Almost nothing is known of John Ainsworth. Regimental records published after the War indicate he had been born in Stockport and enlisted in the town. His service number is not an early one and suggests he may not have joined up until late 1915 or 1916. He was married to Minnie who remarried and, after the War, had become Mrs Robinson. She was living at 57 Dona Street, in the Hill Street area of town.
Planning for a major attack south of the Belgian town of Ieper had been underway for over twelve months. The forthcoming Battle of Messines was intended as a preliminary move to occupy high ground which runs from Armentieres to Dixmude and which overlooked the Allied positions in the Ypres Salient. Detailed preparations had been in hand for some time – road-making, water supply, dressing stations, aid posts, telephone exchanges, machine gun emplacements, etc – all had to be built, together with miles of communication and assembly trenches. A key to the success of the operation would be the explosion of 20 mines under the German defences. Tunnellers had been digging for months and everything was now ready.
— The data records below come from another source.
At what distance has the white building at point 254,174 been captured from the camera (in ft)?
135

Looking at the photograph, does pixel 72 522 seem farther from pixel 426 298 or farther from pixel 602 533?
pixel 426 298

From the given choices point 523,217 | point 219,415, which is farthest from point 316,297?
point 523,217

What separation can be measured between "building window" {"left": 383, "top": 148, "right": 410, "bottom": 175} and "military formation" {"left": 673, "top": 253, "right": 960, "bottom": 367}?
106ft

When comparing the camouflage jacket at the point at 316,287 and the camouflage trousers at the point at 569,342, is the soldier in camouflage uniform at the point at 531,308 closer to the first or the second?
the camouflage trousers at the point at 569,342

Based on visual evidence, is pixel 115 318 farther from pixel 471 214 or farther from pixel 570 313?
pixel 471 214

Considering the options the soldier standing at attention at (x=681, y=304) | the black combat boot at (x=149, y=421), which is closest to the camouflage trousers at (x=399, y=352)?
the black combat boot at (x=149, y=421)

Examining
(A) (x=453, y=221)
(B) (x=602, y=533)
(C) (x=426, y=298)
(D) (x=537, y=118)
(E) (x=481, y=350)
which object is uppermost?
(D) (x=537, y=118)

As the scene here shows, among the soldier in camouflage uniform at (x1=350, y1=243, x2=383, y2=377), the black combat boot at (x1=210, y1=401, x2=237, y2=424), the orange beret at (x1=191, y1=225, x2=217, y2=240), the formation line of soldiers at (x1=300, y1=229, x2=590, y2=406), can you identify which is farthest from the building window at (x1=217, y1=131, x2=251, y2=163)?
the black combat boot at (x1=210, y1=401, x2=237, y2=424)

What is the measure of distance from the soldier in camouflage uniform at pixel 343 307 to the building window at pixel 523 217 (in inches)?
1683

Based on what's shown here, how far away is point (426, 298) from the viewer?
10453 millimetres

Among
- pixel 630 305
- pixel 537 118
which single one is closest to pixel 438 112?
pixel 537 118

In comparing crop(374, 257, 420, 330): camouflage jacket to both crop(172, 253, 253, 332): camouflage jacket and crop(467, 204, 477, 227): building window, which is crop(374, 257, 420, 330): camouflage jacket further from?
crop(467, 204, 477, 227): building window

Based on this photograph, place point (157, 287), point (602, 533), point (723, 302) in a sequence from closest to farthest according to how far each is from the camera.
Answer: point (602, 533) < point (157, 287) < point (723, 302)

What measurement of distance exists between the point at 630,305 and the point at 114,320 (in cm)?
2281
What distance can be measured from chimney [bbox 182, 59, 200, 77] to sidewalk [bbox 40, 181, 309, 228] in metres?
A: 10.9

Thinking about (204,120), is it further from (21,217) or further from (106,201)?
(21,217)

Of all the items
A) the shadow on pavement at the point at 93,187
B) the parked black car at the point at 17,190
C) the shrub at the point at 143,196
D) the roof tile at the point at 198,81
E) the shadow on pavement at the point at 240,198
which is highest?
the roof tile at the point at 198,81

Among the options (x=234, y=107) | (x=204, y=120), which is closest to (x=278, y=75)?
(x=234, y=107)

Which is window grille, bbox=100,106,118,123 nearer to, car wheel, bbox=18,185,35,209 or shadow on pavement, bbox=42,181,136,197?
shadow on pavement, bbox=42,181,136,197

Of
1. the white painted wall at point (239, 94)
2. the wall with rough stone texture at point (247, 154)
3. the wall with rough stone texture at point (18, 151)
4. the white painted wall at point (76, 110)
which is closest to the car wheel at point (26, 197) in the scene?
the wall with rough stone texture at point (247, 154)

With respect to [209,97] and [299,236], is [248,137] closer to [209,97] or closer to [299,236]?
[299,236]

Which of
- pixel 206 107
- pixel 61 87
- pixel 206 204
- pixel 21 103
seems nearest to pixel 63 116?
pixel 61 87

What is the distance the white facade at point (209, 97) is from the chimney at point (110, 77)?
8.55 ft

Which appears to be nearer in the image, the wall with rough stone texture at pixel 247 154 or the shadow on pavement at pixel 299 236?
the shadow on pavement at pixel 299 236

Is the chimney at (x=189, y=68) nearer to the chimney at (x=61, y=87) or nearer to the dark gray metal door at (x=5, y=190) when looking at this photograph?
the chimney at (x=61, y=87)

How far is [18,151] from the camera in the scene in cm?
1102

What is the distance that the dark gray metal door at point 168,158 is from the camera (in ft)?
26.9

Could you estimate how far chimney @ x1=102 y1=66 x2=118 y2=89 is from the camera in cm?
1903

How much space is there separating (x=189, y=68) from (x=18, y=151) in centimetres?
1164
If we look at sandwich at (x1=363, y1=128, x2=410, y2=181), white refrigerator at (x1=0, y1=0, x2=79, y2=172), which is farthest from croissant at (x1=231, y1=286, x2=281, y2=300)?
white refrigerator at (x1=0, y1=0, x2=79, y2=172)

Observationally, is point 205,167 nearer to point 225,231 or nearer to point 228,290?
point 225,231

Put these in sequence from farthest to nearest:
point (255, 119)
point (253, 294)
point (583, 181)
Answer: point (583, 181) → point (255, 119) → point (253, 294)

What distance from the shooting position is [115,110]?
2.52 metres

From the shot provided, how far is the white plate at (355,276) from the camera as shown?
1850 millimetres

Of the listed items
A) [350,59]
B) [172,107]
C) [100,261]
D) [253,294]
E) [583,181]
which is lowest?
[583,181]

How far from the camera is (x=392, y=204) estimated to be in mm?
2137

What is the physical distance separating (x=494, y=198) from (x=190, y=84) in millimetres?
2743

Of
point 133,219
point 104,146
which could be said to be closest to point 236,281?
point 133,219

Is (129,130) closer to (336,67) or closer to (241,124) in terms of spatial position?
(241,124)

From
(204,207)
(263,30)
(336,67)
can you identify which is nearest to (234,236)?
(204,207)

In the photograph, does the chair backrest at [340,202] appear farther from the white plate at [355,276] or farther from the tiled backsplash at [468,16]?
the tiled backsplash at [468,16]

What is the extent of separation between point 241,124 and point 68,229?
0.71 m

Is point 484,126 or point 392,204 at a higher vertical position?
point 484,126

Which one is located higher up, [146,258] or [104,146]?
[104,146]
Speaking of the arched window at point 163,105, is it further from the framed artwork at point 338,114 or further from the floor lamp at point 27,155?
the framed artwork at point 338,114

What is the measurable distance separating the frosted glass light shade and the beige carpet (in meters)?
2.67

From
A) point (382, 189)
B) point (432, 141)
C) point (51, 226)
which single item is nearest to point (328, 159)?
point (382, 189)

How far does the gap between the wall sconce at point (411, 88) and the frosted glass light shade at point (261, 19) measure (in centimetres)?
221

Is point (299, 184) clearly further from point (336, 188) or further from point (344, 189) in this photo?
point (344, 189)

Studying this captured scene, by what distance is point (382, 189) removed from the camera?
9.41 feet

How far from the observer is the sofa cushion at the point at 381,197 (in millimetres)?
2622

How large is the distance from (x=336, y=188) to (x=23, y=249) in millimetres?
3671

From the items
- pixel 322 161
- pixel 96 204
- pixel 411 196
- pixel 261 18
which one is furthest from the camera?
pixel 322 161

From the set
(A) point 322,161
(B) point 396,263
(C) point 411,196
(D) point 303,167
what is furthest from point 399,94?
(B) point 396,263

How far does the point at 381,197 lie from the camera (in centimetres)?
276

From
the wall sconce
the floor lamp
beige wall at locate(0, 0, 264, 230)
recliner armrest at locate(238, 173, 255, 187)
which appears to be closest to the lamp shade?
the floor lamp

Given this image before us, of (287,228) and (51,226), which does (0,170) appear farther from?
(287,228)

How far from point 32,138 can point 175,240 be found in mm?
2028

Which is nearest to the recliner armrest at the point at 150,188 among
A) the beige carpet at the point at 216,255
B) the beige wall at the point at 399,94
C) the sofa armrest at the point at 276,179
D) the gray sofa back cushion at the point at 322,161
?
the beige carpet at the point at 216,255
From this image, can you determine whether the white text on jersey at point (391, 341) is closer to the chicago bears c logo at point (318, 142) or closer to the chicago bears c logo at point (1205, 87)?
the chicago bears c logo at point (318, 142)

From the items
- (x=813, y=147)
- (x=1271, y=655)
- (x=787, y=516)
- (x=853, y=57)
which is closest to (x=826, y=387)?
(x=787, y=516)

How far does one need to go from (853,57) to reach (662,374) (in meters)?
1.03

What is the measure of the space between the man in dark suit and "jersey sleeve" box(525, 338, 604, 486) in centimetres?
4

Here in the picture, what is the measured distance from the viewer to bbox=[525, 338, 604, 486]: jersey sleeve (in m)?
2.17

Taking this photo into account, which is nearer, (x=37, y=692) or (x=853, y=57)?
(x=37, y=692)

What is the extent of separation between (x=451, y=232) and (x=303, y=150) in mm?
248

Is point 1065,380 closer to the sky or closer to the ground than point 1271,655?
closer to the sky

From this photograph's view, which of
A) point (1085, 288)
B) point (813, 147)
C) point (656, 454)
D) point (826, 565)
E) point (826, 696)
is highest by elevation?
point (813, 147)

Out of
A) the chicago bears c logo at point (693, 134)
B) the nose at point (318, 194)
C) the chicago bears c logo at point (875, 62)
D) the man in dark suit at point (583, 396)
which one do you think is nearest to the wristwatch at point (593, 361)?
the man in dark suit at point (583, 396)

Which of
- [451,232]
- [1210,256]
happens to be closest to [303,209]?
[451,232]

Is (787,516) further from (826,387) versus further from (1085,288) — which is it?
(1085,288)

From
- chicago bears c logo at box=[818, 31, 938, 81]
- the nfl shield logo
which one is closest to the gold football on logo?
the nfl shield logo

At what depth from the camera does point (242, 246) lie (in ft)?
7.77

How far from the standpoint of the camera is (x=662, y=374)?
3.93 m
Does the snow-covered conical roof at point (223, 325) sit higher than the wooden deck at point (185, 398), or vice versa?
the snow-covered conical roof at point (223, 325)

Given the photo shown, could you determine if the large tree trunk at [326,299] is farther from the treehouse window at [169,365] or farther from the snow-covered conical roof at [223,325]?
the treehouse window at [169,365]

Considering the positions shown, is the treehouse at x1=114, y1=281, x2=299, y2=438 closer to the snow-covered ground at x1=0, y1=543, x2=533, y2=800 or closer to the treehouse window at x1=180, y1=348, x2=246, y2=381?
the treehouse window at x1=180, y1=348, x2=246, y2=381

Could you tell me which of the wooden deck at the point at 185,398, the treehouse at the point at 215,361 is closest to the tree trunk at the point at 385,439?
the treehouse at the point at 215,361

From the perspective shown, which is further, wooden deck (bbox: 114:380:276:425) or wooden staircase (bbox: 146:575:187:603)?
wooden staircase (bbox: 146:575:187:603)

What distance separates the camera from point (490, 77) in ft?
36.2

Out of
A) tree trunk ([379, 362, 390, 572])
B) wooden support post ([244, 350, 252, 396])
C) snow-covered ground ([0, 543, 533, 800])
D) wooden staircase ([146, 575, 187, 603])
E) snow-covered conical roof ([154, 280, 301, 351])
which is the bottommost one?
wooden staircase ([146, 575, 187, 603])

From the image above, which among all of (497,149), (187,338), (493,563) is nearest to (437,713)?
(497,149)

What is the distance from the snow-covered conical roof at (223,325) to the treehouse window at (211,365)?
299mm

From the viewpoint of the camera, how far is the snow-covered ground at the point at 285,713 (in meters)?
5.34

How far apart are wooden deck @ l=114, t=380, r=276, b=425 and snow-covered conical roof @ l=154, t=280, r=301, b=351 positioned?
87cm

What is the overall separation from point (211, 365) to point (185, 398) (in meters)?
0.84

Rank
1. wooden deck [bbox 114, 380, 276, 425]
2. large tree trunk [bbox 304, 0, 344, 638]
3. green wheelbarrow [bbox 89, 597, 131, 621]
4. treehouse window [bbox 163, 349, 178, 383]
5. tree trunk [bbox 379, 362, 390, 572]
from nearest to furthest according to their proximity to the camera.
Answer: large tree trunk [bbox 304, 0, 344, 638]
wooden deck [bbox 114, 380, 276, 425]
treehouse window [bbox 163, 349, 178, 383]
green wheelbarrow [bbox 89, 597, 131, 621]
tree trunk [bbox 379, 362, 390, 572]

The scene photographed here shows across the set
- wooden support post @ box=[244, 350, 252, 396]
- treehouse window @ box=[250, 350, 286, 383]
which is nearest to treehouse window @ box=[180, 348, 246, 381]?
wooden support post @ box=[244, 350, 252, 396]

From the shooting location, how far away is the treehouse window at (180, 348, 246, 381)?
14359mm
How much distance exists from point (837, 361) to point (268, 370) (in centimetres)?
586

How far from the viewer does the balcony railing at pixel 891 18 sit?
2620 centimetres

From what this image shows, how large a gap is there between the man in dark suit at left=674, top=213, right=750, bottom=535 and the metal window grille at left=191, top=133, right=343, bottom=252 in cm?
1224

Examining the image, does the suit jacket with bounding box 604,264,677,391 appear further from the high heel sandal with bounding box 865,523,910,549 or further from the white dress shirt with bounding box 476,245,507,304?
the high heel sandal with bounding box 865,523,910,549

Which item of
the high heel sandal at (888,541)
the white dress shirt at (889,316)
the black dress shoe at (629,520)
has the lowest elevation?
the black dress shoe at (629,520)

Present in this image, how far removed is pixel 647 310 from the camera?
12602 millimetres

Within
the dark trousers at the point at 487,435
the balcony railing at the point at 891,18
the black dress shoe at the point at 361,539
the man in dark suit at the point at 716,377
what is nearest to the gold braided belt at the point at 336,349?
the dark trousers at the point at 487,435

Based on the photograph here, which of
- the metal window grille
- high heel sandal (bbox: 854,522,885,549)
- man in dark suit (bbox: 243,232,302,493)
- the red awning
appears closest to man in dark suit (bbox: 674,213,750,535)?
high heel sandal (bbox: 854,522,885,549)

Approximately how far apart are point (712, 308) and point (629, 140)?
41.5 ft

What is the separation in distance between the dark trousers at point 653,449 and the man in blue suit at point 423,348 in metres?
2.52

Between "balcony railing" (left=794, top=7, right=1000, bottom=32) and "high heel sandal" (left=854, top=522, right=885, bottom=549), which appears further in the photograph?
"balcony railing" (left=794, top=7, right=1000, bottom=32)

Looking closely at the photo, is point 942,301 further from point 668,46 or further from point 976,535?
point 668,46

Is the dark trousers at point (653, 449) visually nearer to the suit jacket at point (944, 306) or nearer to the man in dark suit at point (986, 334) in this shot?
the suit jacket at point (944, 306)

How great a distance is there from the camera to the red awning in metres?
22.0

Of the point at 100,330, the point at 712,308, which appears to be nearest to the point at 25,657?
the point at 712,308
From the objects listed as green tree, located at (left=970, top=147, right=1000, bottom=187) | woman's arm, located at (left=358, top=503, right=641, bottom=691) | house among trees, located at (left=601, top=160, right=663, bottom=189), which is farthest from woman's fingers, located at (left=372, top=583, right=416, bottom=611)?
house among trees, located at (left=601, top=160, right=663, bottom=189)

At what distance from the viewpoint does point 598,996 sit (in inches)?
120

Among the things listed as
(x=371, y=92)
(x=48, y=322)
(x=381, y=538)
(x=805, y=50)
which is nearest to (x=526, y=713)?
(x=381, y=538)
Three full Army Corps would launch the attack on a six mile frontage. 25th Division, which included three Cheshire Battalions, would attack on a front on 1260 yards wide. The South Lancahsires would be held in reserve from the initial assault and would then “leapfrog” the leading battalions to take the second objectives.
John and his mates assembled in Crescent Trench, on 6 June. Enemy shelling was persistent and several men were killed. All the troops had to wear their gas masks as the Germans fired lachrymatory shells as well as high explosive.
At 4.45am on the 7th, they left their trenches and moved to engage the enemy at Despagne Farm, taking it with little opposition. They immediately pushed patrols forward. Two hours later, “C” Company had completed “mopping up” the area. The Company had had a stiff fight for Lumm Farm which was heavily defended by machine guns. It was eventually rushed by a platoon led by 2nd Lieutenant Stowell.
A new trench was quickly dug and the gaps in the line held by the South Lancashires were quickly plugged as other units also moved forward. There was a counter-attack at 1.45pm but this was driven off by rifle and Lewis gun fire.
Sometime during the day, John was killed. His body was never recovered and identified. Another local man, John Jackson, was badly wounded and died the next day.